They seemed all glad to welcome me back, especially Phoebe, who lay and
looked at me as though she never wished to lose sight of me again.
When I had left her room I sat a little while with Susan. She still
looked delicate, but at my first pitying word she stopped me.
'Please don't say that, Miss Garston. If you knew how I thank God for
that illness! it has opened poor Phoebe's heart to me as nothing else
could have opened it.'
'She does indeed seem a different creature,' I returned, full of
thankfulness to hear this.
'Different,--nay, that is not the word: the heart of a little child has
come back to her.
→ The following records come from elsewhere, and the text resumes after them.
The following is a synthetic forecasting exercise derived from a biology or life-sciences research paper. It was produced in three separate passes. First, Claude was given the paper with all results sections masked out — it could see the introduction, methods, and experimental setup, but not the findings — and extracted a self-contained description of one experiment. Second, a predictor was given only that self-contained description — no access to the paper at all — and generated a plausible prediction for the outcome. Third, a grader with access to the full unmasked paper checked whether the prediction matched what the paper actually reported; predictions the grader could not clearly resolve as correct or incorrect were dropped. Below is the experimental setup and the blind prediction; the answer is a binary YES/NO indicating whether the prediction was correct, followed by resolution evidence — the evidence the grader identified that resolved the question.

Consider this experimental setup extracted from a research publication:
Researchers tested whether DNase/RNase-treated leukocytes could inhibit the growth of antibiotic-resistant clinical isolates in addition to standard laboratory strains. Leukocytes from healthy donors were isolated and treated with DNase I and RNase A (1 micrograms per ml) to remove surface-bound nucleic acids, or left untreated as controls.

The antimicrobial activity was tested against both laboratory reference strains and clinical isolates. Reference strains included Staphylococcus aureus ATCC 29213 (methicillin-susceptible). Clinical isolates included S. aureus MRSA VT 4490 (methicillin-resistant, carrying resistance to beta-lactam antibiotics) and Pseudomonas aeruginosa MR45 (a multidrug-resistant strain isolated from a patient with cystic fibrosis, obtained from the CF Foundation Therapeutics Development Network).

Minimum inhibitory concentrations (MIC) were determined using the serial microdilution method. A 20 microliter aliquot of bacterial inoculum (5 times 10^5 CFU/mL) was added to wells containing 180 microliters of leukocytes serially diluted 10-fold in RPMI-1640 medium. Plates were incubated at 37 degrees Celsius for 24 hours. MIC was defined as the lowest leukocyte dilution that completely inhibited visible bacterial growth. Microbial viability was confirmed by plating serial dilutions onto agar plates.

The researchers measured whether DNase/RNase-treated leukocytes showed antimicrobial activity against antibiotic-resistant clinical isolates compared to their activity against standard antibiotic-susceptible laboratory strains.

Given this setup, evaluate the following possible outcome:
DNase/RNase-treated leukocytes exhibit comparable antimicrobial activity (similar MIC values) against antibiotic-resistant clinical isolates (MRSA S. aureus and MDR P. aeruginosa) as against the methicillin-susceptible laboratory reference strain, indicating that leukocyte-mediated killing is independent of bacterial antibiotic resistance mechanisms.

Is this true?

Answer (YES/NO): YES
It rests me now, if I am ever so tired, to go into her
room. It is always "Sit down, Susan, my woman, and talk to me a bit," or
she will beg me to do something for her, just as though she were asking a
favour. I read the Bible to her now morning and evening, and Kitty sings
her sweet hymns to us. It is more like home now, with Phoebe to smile
a welcome whenever she sees me. I do not miss father and mother half so
much now.'
'If you only knew how happy it makes me to hear you say all this, Miss
Locke!'
'Nay, but I am thinking we owe much of our comfort to you,' she answered
simply. 'You worked upon her feelings first, and then Providence sent
that sharp message to her. And we have to be grateful to the doctor, too.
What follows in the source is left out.